Le Zen des samouraïs

Depuis toujours, j’ai été comme un cours d’eau

Et des nuages flottants.

J’ai vécu à tort dans un temple célèbre.

C’était au printemps, dans les rues violettes.

Je ne veux plus de cela.

Demain matin, je serai au Sud, sur la côte marine.

La mouette blanche ne vole pas du tout

En direction des poussières rouges.

*

Puits montagnard peu profond,

Cela ne me gêne pas,

S’il y a quelqu’un

Qui y puise de l’eau,

J’en suis satisfait.

*

En novembre 1645, Takuan tombait malade au Tôkaï-ji et le 11 décembre, à la demande des moines, il traça une calligraphie ; en gros caractères : « Rêve », puis en petits caractères :

Cent ans, trente-six mille jours.

Maïtreya et Avalokitesvara,

Combien de oui et de non ?

Oui est aussi un rêve,

Non est aussi un rêve.

Maïtreya est un rêve,

Avalokitesvara est aussi un rêve.

Le Bouddha a dit : Il faut contempler ainsi.

Posant son pinceau, Takuan mourut. Il était âgé de soixante-treize ans.

Le temple Tôkaï-ji, du quartier Shinagawa de Tokyo, conserve encore aujourd’hui la robe de Takuan, des pinceaux, une flûte, et surtout l’ultime calligraphie dont nous venons de parler. Dans le jardin de ce temple, se trouve un tombeau constitué de roches non travaillées. La forme triangulaire de la pierre levée évoque une gravité imposante : c’est le tombeau de Takuan.

Le temple Shôun-ji, de la ville de Sakaï, conserve un portrait de Takuan peint en couleur sur soie. Dans la partie supérieure se trouve une stance calligraphiée par Takuan lui-même, datée de mars 1639. Takuan avait alors soixante-sept ans, six ans avant sa mort. La peinture est due à une commande de son disciple Sôbô. Ce portrait est dans la tradition de tous les portraits de Maîtres du Zen. Le visage de Takuan et les lignes du dessin sont doux. La coloration est très minutieuse, ce qui donne à l’ensemble beaucoup de dignité.

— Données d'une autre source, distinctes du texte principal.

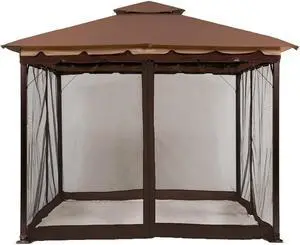 Keep Mosquitoes Out of Your 10 x 10 Gazebo with This Four Panel Pack of Easy to Netting with Zippers
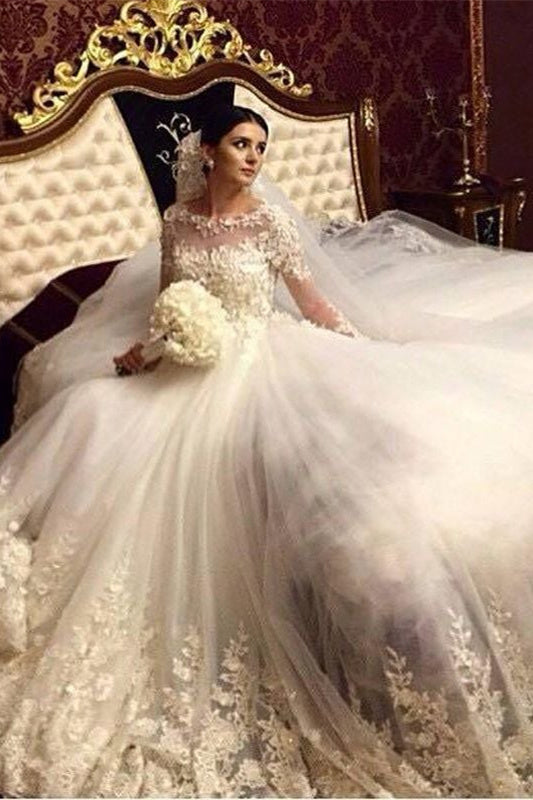 Modern Elegant Wedding Dress Stunning Long Appliques Sleeved Arabic Bridal Wears-misshow.com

On peut dire qu’il s’agit là de l’un des meilleurs portraits du début de l’époque Edo.

Maître Takuan (1573-1645) fut un moine zen de la branche Rinzai. Il a été le conseiller spirituel du troisième shôgun des Tokugawa, comptait parmi ses disciples un empereur du Japon, plusieurs daimyo (princes ou grands seigneurs) et de nombreux maîtres du kenjutsu, l’art martial du sabre.

L’influence du bouddhisme zen sur l’éthique des samouraïs ou bushido et, par là, sur les arts martiaux, constitue un trésor spirituel reconnu, notamment à travers le célèbre Traité des Cinq Roues de Myamoto Musashi. Les textes réunis ici, Mystères de la sagesse immobile, Contes nocturnes de la mer Est et Limpidité sont trois classiques qui enseignent à chacun comment mener une vie droite et honorable à la lumière du Zen et du bushido.